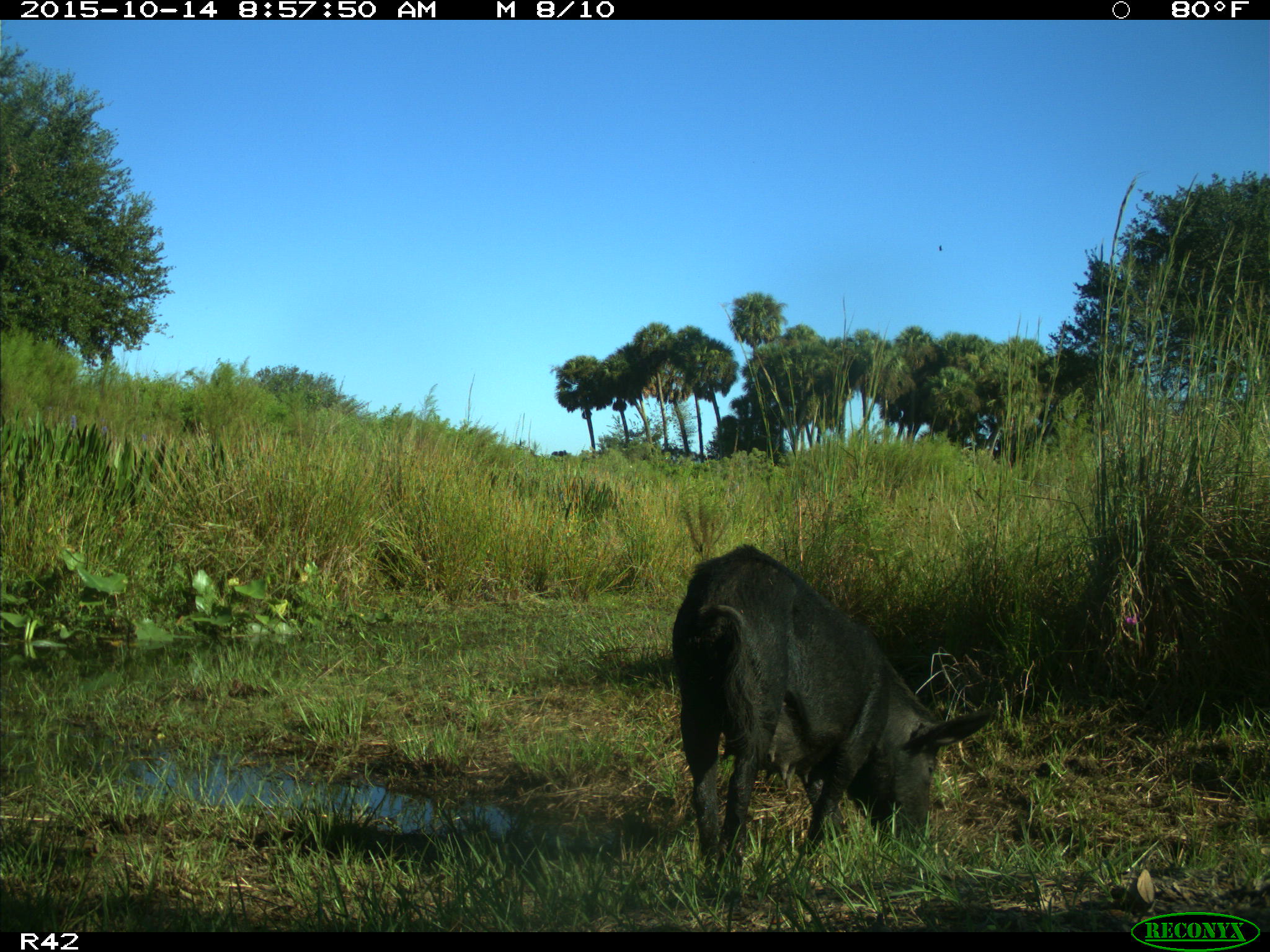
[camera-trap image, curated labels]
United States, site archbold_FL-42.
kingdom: Animalia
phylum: Chordata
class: Mammalia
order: Artiodactyla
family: Suidae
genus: Sus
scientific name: Sus scrofa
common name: wild boar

○ ○ ○

Output all the data above verbatim, leaving out images.

[camera-trap image, curated labels]
United States, site archbold_FL-42.
kingdom: Animalia
phylum: Chordata
class: Mammalia
order: Artiodactyla
family: Suidae
genus: Sus
scientific name: Sus scrofa
common name: wild boar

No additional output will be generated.